### THE TASK
Answer these from the text below on God and law:
(a) What does Design always take?
(b) What would John Marshall have declared the laws posited since O. W. Holmes, Jr.?
(c) What saying does the text attribute to Socrates?

### GIVEN TEXT
There can be no Laws of Nature if there is no Designer of Nature. To have Design—always takes a Designer.

It is why Atheism is arbitrary Ethics and irrational, since all Natural Laws prove design in Nature. When they throw out God, they can believe anything. Law becomes arbitrary and about “feelings”.

It is actually unconstitutional to throw out the idea of God from a country where we get our unalienable Rights from God. Our whole legal system is built on Universal Truths (which come from Natural Moral Law and Revelation). Both believe in the same Creator—a Universal Right and Wrong.

We can’t dump God—without dumping the entire premise of our Constitution. It is Unconstitutional to take an oath to office if one does not believe in Universal Truths and unalienable Rights which are also Absolute.

BTW, Since O. W. Holmes, Jr. our legal system has posited thousands of unconstitutional laws. John Marshall would have declared them Null and Void because they are contrary to the meaning and intent of our Supreme Law of the Land.

We need to get back to “Justice” and Just Law which can only promote Virtue and equality under the law—as described by Revelation and Natural Moral Law.

A Just Society HAS to be a Virtuous Society-—everyone since Socrates has known that! Justice IS a virtue-—and all the Virtues are connected and can’t exist separately.

As Socrates said; “Knowledge is Virtue; Ignorance is Vice.” Since all men want Happiness-—the ignorant are just uninformed as to what really determines long term happiness. They are misguided—thinking pleasures that really destroy all future happiness or great relationships will bring them happiness...but they never can. Knowledge is key.

### GIVEN INFORMATION
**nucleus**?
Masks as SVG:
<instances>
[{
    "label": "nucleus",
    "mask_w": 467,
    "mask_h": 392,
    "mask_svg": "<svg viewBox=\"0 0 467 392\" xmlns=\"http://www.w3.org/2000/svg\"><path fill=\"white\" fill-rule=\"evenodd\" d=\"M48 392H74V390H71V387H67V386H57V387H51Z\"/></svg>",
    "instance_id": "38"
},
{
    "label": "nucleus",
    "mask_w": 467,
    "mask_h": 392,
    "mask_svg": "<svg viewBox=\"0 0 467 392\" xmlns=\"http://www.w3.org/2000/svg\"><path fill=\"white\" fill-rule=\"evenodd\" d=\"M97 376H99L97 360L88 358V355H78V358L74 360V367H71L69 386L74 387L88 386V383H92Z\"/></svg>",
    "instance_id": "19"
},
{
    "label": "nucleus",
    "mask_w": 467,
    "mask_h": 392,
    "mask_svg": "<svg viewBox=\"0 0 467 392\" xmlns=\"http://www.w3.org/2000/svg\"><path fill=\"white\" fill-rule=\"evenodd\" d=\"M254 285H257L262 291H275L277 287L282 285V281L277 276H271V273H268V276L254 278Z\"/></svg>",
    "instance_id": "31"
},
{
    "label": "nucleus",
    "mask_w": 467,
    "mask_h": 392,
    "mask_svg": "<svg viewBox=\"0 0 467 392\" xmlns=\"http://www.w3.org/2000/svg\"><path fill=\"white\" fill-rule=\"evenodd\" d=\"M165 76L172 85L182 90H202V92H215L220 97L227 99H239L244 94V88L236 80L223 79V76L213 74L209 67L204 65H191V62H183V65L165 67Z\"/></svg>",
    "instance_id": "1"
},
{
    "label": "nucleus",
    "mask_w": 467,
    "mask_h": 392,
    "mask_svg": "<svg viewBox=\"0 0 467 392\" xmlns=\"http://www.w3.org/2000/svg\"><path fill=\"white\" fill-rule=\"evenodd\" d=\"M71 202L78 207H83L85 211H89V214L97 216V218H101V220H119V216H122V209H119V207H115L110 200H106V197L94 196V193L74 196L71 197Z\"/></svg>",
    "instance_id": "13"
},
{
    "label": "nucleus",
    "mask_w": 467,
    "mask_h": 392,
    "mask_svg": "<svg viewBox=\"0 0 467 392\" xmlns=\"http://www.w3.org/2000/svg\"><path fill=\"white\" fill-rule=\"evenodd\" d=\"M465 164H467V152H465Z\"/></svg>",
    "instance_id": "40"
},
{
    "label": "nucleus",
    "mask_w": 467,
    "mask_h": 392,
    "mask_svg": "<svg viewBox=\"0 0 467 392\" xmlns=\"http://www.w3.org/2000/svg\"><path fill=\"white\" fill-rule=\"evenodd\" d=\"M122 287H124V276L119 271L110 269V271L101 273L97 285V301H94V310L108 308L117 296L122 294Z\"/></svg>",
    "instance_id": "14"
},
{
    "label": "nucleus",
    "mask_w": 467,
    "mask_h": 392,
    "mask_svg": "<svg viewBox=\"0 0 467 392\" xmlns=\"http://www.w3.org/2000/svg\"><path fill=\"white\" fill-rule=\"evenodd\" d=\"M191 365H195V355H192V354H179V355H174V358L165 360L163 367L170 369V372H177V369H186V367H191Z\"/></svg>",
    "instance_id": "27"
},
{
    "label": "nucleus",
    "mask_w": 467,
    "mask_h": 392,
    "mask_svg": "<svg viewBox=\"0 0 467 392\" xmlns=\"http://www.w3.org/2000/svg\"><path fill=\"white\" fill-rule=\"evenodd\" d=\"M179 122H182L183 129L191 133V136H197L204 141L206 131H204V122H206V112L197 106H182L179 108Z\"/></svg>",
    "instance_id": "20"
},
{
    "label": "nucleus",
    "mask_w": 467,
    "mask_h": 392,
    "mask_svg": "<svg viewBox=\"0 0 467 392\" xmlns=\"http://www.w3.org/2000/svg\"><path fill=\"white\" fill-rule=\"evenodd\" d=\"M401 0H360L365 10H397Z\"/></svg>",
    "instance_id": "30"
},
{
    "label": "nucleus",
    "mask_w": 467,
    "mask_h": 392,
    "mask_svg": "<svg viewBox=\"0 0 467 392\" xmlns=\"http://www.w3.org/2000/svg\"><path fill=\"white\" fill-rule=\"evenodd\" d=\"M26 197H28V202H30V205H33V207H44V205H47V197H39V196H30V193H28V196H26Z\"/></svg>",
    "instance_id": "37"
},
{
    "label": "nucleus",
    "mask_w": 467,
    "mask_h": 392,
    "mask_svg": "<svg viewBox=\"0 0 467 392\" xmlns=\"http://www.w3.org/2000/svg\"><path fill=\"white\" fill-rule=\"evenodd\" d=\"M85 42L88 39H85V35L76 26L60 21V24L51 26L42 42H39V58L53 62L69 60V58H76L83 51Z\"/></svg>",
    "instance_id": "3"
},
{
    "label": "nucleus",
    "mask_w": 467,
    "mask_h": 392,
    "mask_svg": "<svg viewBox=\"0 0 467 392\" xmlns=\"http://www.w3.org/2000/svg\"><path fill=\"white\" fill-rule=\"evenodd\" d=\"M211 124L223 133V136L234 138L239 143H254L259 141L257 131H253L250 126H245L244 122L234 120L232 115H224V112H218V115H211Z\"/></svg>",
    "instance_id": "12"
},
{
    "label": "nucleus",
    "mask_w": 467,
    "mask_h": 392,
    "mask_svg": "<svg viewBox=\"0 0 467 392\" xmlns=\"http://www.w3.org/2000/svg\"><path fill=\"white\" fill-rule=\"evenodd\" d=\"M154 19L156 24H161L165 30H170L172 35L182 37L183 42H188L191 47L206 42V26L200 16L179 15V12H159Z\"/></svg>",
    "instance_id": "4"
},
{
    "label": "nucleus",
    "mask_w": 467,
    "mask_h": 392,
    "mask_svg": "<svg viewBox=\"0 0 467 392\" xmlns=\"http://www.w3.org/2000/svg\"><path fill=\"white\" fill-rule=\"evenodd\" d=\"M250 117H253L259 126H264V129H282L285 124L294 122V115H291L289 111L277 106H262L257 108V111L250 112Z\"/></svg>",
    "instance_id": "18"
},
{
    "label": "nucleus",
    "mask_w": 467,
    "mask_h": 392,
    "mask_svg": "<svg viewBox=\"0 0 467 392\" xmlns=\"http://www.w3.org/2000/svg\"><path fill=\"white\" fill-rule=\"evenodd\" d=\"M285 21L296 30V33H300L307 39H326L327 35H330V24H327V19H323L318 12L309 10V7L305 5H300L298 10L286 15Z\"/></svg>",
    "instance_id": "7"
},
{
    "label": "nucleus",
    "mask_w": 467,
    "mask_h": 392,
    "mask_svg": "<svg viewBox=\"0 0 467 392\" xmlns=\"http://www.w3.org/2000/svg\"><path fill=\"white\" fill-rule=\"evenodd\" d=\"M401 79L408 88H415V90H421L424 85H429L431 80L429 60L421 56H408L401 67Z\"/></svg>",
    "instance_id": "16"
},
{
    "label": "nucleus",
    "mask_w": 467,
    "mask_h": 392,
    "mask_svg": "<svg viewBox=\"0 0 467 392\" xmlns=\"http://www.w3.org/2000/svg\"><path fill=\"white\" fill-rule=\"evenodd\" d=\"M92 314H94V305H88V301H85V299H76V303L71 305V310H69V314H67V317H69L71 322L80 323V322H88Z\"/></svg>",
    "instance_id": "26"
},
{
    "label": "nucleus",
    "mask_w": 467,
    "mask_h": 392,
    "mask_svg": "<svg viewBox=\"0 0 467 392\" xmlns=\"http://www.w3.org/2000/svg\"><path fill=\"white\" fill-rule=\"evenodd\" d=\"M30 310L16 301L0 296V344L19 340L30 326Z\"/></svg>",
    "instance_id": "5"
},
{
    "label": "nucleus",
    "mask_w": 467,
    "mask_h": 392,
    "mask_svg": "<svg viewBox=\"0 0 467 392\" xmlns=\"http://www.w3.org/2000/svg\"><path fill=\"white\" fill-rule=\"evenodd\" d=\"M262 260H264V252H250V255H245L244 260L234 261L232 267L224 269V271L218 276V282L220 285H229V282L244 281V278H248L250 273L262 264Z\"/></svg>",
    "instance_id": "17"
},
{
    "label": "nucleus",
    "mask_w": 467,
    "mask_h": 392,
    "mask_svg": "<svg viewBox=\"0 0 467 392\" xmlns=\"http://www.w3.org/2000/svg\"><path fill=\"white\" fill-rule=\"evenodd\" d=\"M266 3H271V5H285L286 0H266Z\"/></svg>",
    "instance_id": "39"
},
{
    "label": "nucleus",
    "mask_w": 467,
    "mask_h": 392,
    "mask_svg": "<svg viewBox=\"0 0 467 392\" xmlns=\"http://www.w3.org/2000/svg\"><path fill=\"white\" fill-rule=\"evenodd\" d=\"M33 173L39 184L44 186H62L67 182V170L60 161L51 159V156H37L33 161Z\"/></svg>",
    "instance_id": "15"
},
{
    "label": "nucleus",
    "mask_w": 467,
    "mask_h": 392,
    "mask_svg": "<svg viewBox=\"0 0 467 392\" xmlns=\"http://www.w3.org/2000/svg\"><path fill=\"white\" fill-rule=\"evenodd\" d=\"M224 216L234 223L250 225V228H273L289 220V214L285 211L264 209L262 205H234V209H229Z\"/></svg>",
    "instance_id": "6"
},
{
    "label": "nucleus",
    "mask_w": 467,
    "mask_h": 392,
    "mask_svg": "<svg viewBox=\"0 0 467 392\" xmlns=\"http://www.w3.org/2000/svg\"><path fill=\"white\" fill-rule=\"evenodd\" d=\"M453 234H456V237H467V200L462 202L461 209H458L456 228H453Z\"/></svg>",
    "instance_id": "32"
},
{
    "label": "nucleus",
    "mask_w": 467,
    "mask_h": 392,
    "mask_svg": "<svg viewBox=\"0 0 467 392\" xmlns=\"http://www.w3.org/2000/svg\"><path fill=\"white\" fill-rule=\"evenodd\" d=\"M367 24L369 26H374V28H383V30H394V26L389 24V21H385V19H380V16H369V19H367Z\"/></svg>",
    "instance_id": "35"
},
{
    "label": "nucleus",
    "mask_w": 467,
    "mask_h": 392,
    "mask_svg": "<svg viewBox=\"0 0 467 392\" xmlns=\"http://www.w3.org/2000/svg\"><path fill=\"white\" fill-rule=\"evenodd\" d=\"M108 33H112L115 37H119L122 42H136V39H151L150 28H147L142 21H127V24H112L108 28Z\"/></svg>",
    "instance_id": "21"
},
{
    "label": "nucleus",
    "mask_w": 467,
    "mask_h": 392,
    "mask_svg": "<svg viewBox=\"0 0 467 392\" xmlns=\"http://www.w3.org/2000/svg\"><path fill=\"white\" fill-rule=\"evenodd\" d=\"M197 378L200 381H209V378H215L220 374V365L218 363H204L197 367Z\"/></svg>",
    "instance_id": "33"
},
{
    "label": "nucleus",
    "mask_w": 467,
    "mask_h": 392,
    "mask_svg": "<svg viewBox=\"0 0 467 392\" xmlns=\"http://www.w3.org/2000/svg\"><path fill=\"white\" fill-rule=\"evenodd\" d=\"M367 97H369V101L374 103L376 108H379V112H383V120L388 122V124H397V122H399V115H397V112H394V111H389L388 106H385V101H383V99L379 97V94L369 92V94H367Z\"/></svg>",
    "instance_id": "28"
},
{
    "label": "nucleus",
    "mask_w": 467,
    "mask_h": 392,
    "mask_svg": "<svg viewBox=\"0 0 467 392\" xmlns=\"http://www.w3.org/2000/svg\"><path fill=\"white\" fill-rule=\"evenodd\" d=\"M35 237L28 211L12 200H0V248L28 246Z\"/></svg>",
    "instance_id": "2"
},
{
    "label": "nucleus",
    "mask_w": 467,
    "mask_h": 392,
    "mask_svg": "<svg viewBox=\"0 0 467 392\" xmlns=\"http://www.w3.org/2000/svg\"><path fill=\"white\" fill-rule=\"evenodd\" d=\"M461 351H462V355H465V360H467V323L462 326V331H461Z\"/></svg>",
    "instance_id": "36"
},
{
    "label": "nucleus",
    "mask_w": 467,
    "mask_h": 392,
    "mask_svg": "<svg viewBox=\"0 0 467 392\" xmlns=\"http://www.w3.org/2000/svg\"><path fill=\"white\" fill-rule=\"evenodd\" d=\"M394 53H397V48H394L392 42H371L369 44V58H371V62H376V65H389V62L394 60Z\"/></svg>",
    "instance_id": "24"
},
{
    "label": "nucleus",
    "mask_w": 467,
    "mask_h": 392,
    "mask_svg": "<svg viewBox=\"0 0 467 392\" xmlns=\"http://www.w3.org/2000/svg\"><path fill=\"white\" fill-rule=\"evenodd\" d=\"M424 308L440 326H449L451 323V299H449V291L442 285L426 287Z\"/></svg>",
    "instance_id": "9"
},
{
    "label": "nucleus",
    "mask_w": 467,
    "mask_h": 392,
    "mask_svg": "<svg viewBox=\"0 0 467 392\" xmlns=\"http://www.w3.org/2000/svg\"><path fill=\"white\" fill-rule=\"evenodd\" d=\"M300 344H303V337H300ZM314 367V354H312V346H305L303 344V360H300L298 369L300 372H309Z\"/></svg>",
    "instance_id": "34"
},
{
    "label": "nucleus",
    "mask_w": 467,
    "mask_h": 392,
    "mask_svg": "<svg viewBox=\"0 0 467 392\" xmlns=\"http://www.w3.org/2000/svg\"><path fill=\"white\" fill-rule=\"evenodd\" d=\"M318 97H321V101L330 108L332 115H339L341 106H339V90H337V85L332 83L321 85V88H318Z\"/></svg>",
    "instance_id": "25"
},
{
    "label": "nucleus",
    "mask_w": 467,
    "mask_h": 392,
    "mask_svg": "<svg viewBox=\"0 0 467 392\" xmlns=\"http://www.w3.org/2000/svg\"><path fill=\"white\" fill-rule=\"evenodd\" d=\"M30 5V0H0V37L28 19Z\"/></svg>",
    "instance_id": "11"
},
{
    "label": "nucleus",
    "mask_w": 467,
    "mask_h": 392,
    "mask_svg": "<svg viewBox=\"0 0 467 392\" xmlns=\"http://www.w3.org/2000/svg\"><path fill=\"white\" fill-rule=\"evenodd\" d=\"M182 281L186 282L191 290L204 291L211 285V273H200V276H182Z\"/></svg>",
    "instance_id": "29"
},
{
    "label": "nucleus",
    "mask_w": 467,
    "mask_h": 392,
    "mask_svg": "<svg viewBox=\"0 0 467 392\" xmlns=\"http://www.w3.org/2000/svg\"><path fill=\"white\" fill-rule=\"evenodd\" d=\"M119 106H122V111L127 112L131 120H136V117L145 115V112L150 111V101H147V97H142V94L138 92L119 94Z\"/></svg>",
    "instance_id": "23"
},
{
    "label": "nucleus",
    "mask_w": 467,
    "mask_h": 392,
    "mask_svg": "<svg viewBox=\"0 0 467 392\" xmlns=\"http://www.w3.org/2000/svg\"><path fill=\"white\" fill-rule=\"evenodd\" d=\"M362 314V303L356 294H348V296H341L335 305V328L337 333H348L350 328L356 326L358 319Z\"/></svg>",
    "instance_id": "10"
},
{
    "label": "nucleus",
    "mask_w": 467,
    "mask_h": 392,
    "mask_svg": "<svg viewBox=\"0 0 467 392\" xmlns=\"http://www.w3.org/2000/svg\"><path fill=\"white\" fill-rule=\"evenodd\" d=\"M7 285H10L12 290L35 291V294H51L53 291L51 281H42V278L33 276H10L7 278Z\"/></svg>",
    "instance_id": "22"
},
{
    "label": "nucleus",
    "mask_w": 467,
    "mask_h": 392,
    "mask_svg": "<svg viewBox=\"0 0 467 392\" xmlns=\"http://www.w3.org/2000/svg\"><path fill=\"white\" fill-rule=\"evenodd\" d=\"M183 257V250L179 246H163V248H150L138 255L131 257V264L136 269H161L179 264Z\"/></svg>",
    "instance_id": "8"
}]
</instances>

### ANSWER TO THIS PROBLEM
(a) A Designer.
(b) Null and Void.
(c) "Knowledge is Virtue; Ignorance is Vice."